Image-text web data
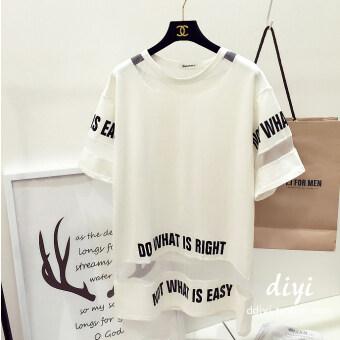 Loose Korean-style female mid-length slimming base shirt T-shirt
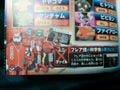 CoroCoro October 2013 Team Flare.jpg
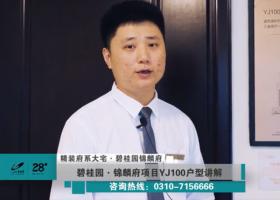【视频看房】碧桂园·锦麟府YJ100户型讲解
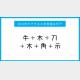 【漢字足し算クイズ】次の式でできる二字熟語は何?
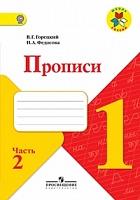 Горецкий. Прописи. 1 класс В 4-х ч. Ч.2. Комплект (ФГОС) / УМК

Requirement: A verbatim copy of the data, pictures removed, is the expected result.

The answer:
 Loose Korean-style female mid-length slimming base shirt T-shirt
 CoroCoro October 2013 Team Flare.jpg
【视频看房】碧桂园·锦麟府YJ100户型讲解
 【漢字足し算クイズ】次の式でできる二字熟語は何?
 Горецкий. Прописи. 1 класс В 4-х ч. Ч.2. Комплект (ФГОС) / УМК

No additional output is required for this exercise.